------ Text excerpt
Stimulate your senses at one of LA’s most popular seafood restaurants—this time, we're in Koreatown—with a sensory-overload dinner theatre: The kitchen sautées in the firing wok, skilled hands furiously shuck bivalves, barmen shake up cocktails, speakers blare 'Top 40' indie rock and dual flat screens show the game of the moment. Groups happily dig into plates to share—try fried filets that have been lightly battered, fried and well-seasoned for a crispy bite that's slightly salty, tangy, spicy and completely addictive—and bivalves from the raw bar. There's also an Asian-inspired array of crudo from salmon carpaccio with ponzu sauce and fish roe to—gasp—ankimo, aka monkfish liver.
------------
● **What you will do**
**a.** From the Koreatown seafood restaurant passage, list each activity that makes up the sensory-overload dinner theatre.
**b.** Please proceed with the Koreatown seafood restaurant passage, writing on from after its final sentence.
The rows that come next have nothing to do with the Koreatown seafood restaurant passage.
------ Supplied material
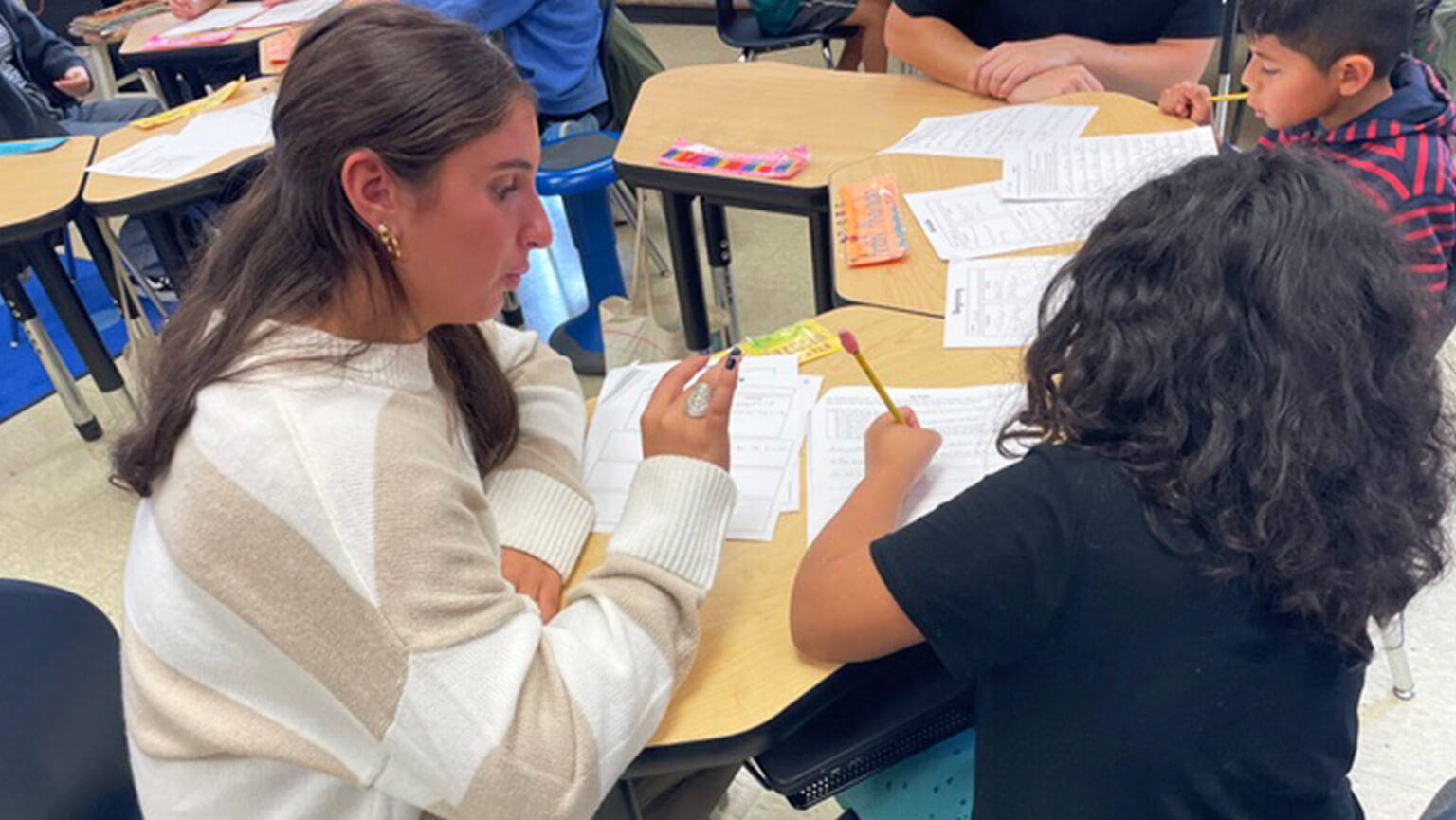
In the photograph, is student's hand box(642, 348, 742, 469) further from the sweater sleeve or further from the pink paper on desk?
the pink paper on desk

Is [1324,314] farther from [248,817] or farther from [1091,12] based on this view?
[1091,12]

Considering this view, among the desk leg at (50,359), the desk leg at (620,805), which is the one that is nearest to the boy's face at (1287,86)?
the desk leg at (620,805)

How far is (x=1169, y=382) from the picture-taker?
0.74m

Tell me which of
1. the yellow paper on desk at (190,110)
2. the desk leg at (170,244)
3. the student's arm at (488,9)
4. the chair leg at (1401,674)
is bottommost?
the chair leg at (1401,674)

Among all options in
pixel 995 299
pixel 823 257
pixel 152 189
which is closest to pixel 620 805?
pixel 995 299

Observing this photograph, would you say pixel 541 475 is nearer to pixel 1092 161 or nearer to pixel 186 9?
pixel 1092 161

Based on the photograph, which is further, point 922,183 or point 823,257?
point 823,257

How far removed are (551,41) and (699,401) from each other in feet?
5.62

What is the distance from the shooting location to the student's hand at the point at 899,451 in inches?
38.3

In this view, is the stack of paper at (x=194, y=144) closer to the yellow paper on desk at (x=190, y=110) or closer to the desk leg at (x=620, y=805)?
the yellow paper on desk at (x=190, y=110)

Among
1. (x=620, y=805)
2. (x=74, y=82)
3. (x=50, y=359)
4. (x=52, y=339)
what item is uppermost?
(x=74, y=82)

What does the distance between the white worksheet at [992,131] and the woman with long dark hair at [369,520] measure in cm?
95

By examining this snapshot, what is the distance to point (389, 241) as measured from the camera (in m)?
0.82

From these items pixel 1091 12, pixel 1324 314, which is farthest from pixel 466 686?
pixel 1091 12
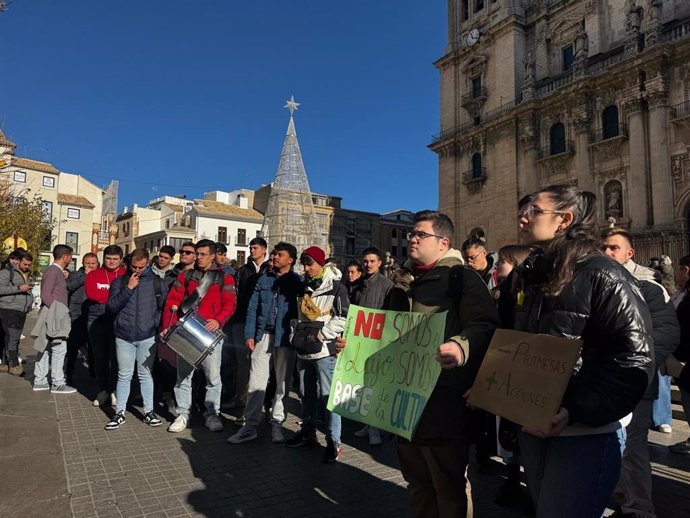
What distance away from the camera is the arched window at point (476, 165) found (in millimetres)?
32875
------------
● **Responses in order**
**a.**
- The kitchen sautées in the firing wok.
- Skilled hands furiously shuck bivalves.
- Barmen shake up cocktails.
- Speakers blare 'Top 40' indie rock.
- Dual flat screens show the game of the moment.

**b.**
An obligatory lobster roll is served Connecticut-style (i.e. with drawn butter, served on the side here), with meat that is sometimes overly dressed with tarragon on a soggy toasted brioche bun. Steamed clams and congee display an unusual twist of Eastern inflection—a scan of the room with families and groups of friends confirmed we were in Koreatown, after all—taro noodles and abalone for the clams, and the option to flavor with uni, clam or abalone for the rice porridge. 

If you and your dining mates don't mind the occasional wait (it's no reservations for parties less than six), service served with a smile and a shout (yes, it's very loud) and a group-friendly option that's a change from the usual Koreatown spots (menu hits or misses aside) then take a seat and enjoy the show.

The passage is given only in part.